Brief Description |
This black and white photograph is a print made in 1958 from an original glass plate negative. It is of the Emeny and Lampitt Brick Kilns in Whanganui in 1892.
Sedgebrook Brick and Tile Works was founded by Alfred Emeny and Fred Lampitt in 1900, on a Bastia Hill site that boasted first class brick-making sandy clay. The business had two large downdraught kilns with a combined capacity of 58,000 bricks, extensive drying sheds (capable of holding 320,000 bricks) and an engine and machinery shed. The operation had an annual average output of 800,000 bricks, and could produce two million bricks a year at peak. From 1907 Sedgebrook also produced pipes and tiles.
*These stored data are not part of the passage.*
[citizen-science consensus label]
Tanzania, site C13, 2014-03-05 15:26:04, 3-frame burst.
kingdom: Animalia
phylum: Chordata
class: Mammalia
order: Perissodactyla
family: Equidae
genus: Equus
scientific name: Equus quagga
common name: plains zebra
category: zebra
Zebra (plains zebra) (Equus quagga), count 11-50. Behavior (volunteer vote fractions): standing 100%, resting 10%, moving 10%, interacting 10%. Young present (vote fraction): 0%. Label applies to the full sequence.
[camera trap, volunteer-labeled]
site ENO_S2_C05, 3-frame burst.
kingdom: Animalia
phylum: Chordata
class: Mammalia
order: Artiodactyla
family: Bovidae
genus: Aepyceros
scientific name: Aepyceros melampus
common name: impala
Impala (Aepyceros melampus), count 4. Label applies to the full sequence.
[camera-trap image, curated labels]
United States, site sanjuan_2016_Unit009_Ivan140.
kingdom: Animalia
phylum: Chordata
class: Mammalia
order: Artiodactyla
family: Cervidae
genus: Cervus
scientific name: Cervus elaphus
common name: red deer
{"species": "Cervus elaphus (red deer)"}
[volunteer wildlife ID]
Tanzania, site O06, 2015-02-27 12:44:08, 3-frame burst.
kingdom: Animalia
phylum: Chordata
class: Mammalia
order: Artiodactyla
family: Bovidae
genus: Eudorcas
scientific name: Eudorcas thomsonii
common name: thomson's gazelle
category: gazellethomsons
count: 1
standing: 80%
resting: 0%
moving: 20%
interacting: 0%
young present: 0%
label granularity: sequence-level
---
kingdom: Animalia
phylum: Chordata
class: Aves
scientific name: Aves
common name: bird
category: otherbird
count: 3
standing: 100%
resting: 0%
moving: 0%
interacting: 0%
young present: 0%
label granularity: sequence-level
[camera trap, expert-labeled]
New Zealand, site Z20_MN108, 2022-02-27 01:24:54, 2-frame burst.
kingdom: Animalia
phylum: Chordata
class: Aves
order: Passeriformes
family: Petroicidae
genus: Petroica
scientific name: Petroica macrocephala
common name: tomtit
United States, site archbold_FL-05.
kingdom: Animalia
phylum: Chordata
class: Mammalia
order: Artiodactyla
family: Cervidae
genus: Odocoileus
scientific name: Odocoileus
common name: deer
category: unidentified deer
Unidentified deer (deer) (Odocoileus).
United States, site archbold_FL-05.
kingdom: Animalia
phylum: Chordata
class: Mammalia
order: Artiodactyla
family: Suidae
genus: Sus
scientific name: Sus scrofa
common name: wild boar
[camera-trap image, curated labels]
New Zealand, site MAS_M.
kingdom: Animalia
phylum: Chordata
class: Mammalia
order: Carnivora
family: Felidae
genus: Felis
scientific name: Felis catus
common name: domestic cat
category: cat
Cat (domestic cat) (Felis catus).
The tile-making house contained a pipe-making plant by Crabtree and Sons of Wellington, a ten-horse power engine, a fourteen-horse power tubular boiler (both by David Murray of Wanganui) and a wire cutting machine carrying thirty-two knives. There were also dedicated pipe and tile drying sheds on-site.
Emeny had taken over William Aitken’s brickworks at Okoia in 1892, which he later managed for Russell and Bignell before entering into a partnership with Lampitt to purchase the Okoia works. Sedgebrook Brickworks closed in 1959 and now has a new life as Bricksticks residence and arts space.